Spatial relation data
::::::::::

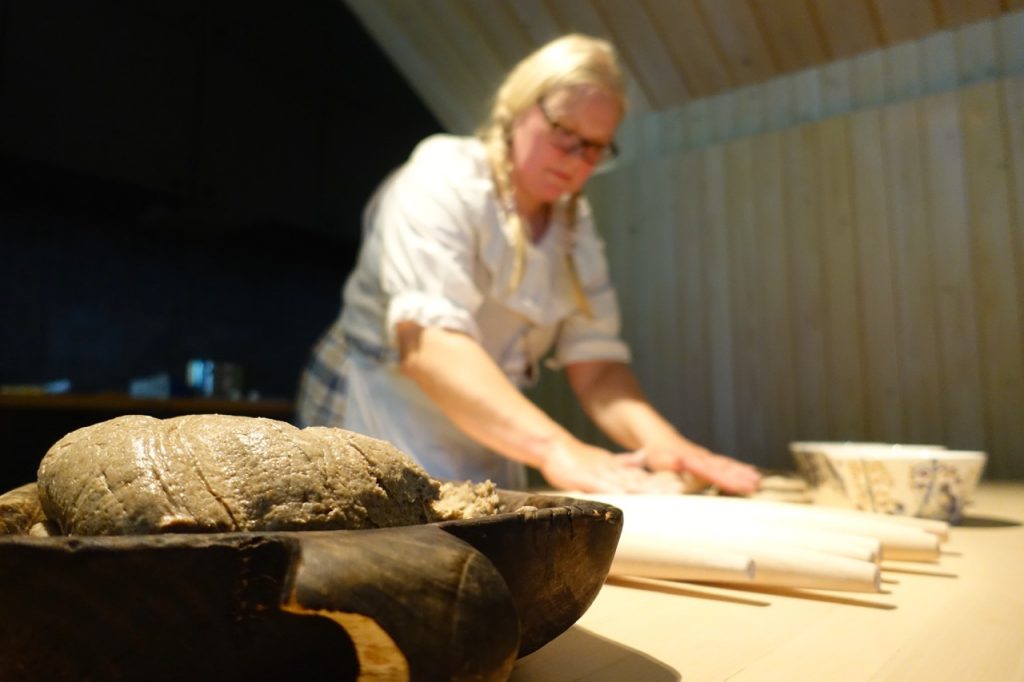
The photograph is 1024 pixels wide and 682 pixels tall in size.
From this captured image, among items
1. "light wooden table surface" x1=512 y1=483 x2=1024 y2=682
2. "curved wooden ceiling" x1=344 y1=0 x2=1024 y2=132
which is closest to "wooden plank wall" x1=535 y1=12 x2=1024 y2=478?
"curved wooden ceiling" x1=344 y1=0 x2=1024 y2=132

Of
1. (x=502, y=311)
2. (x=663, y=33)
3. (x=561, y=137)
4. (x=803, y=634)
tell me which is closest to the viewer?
(x=803, y=634)

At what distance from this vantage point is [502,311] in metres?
1.52

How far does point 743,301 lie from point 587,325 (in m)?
0.95

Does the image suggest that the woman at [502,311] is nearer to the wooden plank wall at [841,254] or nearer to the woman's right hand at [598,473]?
the woman's right hand at [598,473]

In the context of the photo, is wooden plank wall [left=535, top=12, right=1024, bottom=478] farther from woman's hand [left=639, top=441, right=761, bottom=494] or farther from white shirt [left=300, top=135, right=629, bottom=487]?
woman's hand [left=639, top=441, right=761, bottom=494]

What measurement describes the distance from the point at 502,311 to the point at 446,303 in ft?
0.92

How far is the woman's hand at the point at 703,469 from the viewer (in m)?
1.19

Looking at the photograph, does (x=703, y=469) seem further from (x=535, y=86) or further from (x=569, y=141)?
(x=535, y=86)

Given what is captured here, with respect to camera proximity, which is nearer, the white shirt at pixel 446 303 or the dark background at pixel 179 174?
the white shirt at pixel 446 303

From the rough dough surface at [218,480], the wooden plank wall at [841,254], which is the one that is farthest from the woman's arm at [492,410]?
the wooden plank wall at [841,254]

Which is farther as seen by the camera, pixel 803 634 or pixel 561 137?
pixel 561 137

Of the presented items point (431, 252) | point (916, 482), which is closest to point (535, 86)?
→ point (431, 252)

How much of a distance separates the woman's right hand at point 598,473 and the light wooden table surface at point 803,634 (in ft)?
1.23

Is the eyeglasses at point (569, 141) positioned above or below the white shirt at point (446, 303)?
above
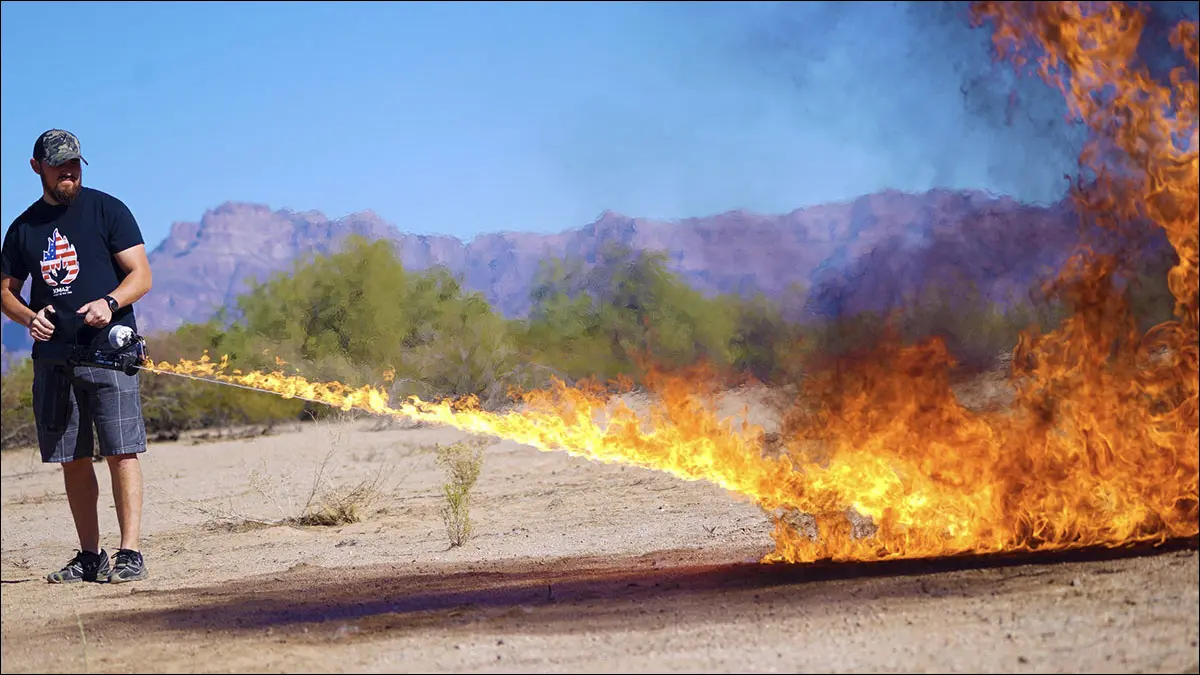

::::::::::

= WORK TO BE COMPLETED =
Convert the part of the entries that opens with the line containing "Is the eyeglasses" and runs through the end of the entries into a Markdown table with the columns Row and Line, one numbered row per line. Skip blank lines and leave the pictures out.

= FINAL ANSWER =
| Row | Line |
|---|---|
| 1 | Is the eyeglasses at point (569, 141) positioned above or below the white shirt at point (446, 303)? |
| 2 | above |